Etats généraux de la Sécurité à l'Ecole

Réflexions et remarques « amont ».

Les états généraux de la sécurité à l’École sont organisés les 7 et 8 avril 2010 en Sorbonne, à Paris. On en trouve la présentation officielle sur le site du Ministère de l’Éducation Nationale : (http://www.education.gouv.fr/cid50830/etats-generaux-de-la-securite-a-l-ecole.html)

La parole ministérielle affirme qu’ils ‘‘apporteront un éclairage sur les causes, les définitions et les évolutions de la violence en milieu scolaire et permettront de proposer des réponses multiformes sur ce sujet complexe’’.

La nécessité d’une réflexion est affirmée - comme une découverte ( ?) - ‘‘suite à des incidents graves survenus en milieu scolaire’’, et puisqu’il s’agit d’une ‘‘problématique générale de sécurité’’, ces états généraux ‘‘auront une dimension interministérielle’’.

On met en place pour ‘‘préparer et suivre les états généraux’’ un ‘‘Conseil scientifique’’, qui sera présidé par Eric Debarbieux et composé, Debarbieux inclus,  de 15 ‘‘personnalités nationales et internationales’’.

Ce conseil a été installé par Luc Chatel le 11 mars 2010.

Quatre femmes et onze hommes .

Douze professeurs de diverses universités, sept françaises et cinq étrangères (Los Angeles (E.U.), Bar-Ilan (Israël), Cambridge (R.U.), Sherbrooke (Québec), Luxembourg (Luxembourg), Gand (Belgique)). Un criminologue. Une spécialiste québécoise des jeunes en difficulté. Une directrice de recherches au CNRS. Quinze.

Autrement dit, un aréopage très majoritairement masculin de membres  exclusivement issus de l’enseignement supérieur pour piloter la réflexion sur les problèmes de terrain que doit affronter dans l’enseignement élémentaire et secondaire un corps enseignant très féminisé.

J’ai comme un doute …

Glissons et voyons un peu – car ses positions sont publiées, publiques et connues – du côté d’Eric Debarbieux.

On trouve une présentation synthétique de son parcours dans un article du Monde du 11 mars 2010, et via le net (Google, etc.) nombre de ses interventions en réponse à diverses publications intéressées par la pédagogie. C’est un spécialiste reconnu, confortablement médiatisé, professeur à l’Université de Bordeaux II (en Sciences de l’Éducation) et président de l’Observatoire international de la violence à l’École (qu’il a créé).
============================================================
■ **Exercice 1**
Selon le texte sur les états généraux de la sécurité à l'École, qui a installé le Conseil scientifique, et à quelle date ?
■ **Exercice 2**
Prolongez le texte sur les états généraux de la sécurité à l'École à partir de sa dernière phrase.
============================================================
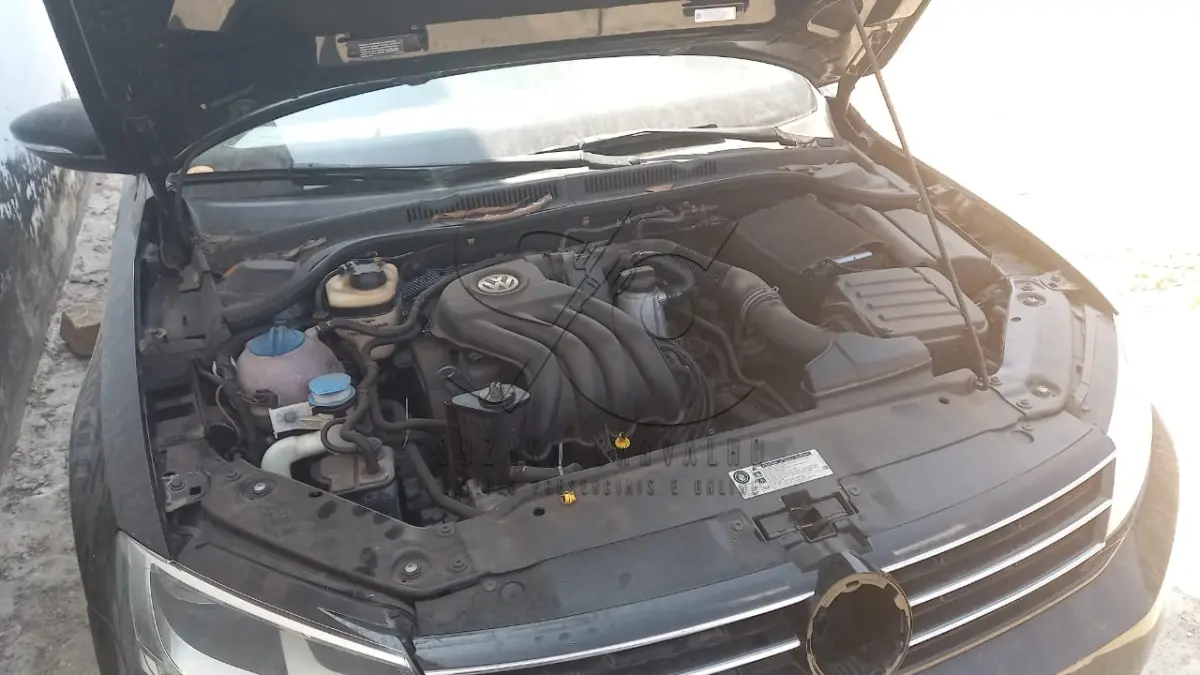 LOTE 006 - VEÍCULO VW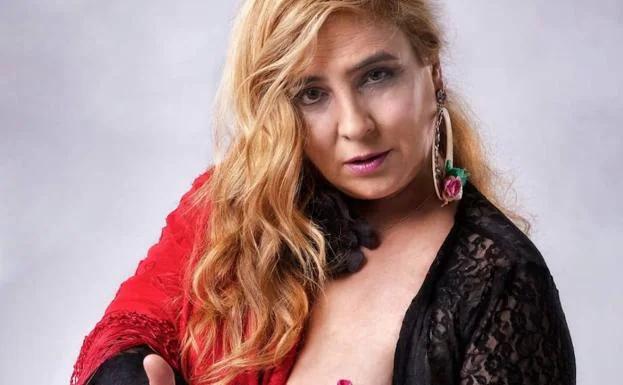 Pilar Andújar lleva sus sesiones de flamenco para mastectomizadas a un congreso del cáncer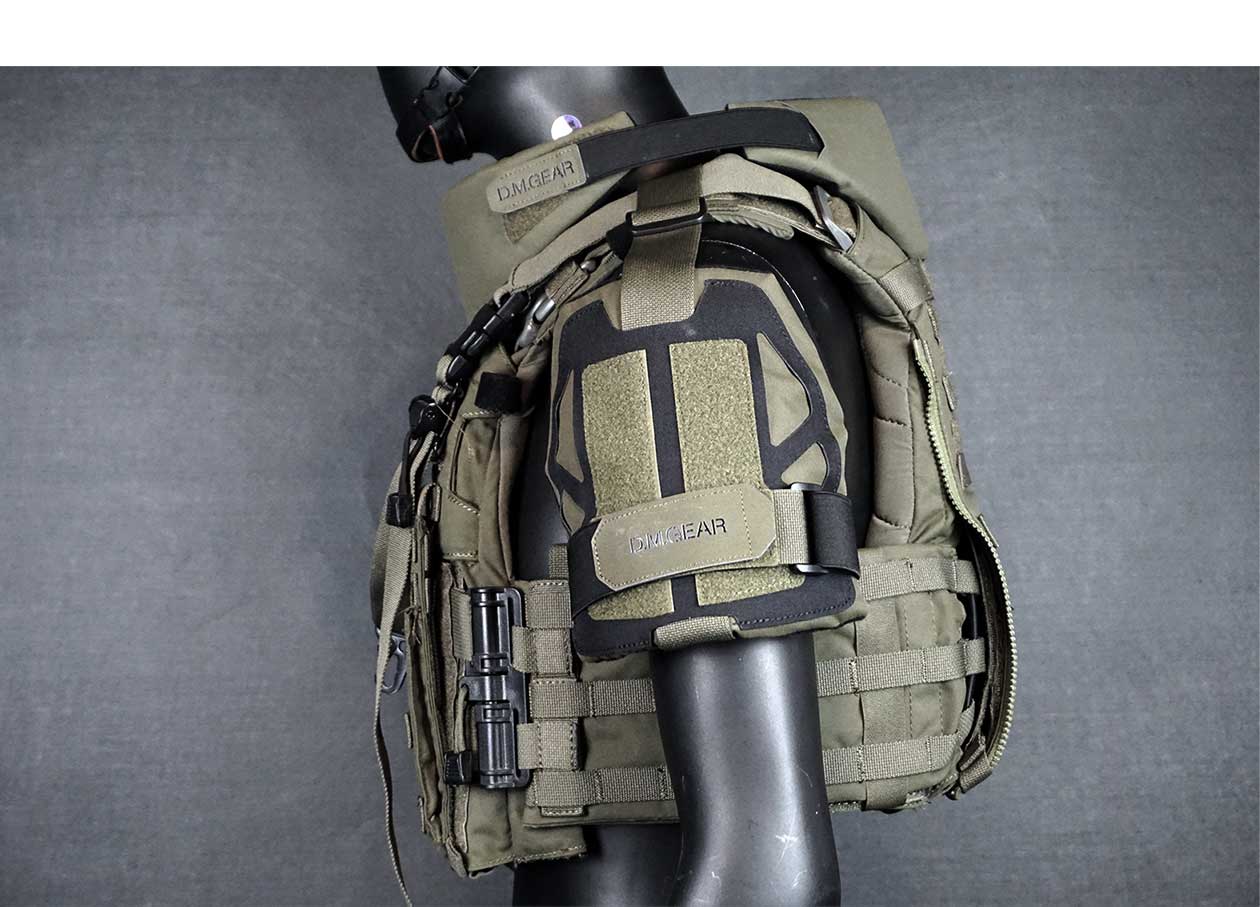 DMGear ショルダーアーマー戦術狩猟ギア機器ベストアクセ - Men'S Outdoor Hunting Jacket のレビューと価格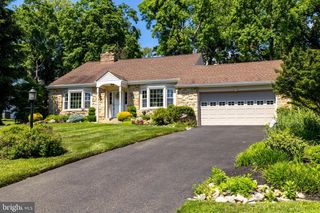 1061 KIPLING RD, Jenkintown, PA 19046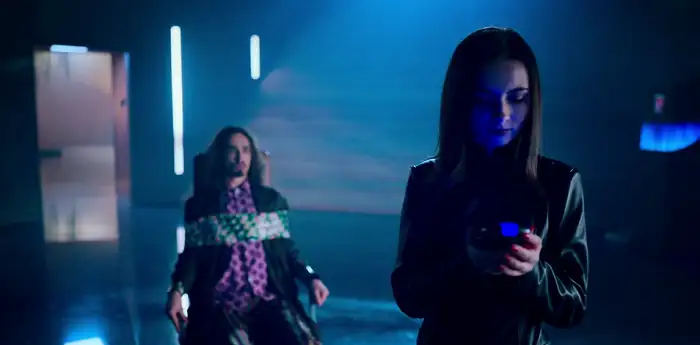 download netflix the last bus (2022) season 1 dual audio {hindi-english} 720p 10bit [250mb] web-dl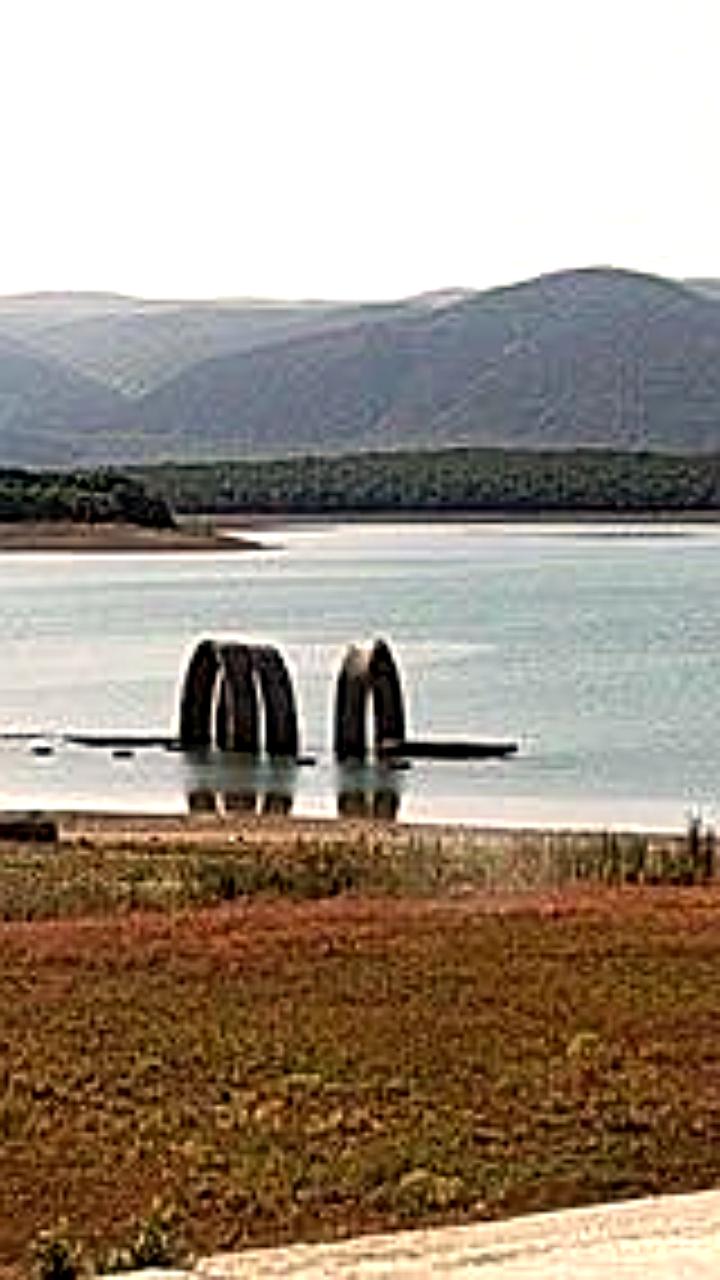 Засуха приводит к критическому снижению уровня воды в Чернореченском водохранилище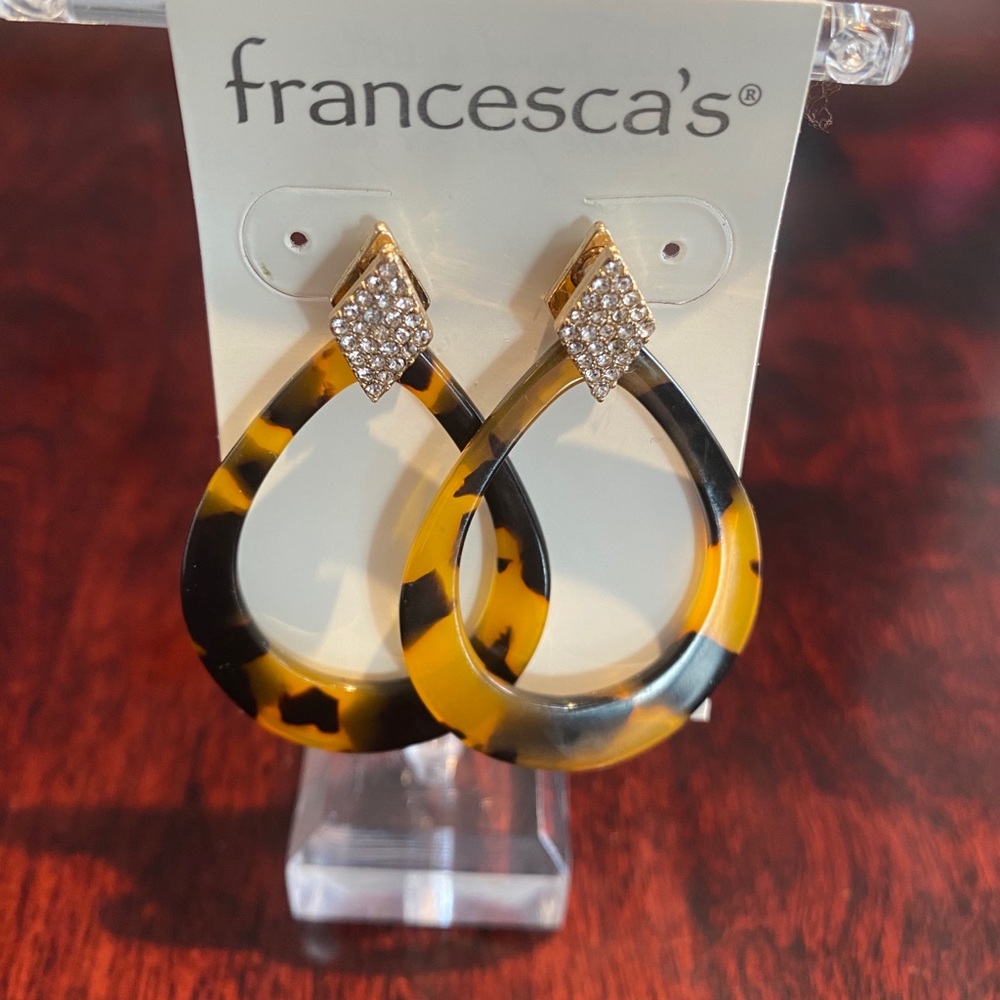 Francesca’s Faux-Tortoise Teardrop Earrings
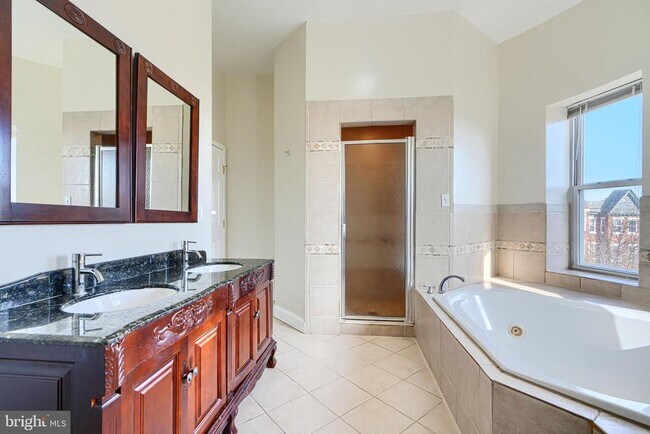 Building Photo - 2200 Brookfield Ave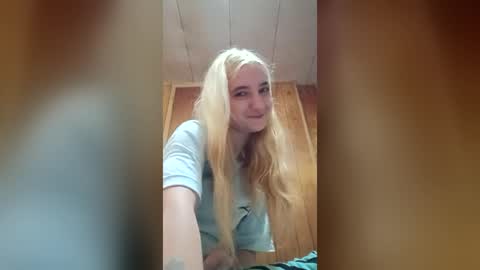 Snapshot of xxjessiebugxx chatting on June 2026 05:14:01 AM xxjessiebugxx online show from June 2026 05:14:01 AM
============================================================
■ **Zone de réponse 1**
Luc Chatel, le 11 mars 2010.

■ **Zone de réponse 2**
Sans analyser sa philosophie au fond, il est à remarquer – et c’est tout à fait positif dans la perspective de sa présidence des débats – que Debarbieux revient itérativement sur deux points essentiels dans la prévention et la maîtrise des violences scolaires : la présence dans les établissements d’une équipe pédagogique et éducative stable, où le terme d’équipe ait du sens et une formation des maîtres qui prenne en compte cet aspect du métier qu’est  la violence.

Même si affirmer cela ne suffit pas.

Dans le domaine du constat, les différents observateurs tombent assez d’accord me semble-t-il sur des origines de la violence qui se partagent entre l’exogène et  l’endogène.

L‘exogène ?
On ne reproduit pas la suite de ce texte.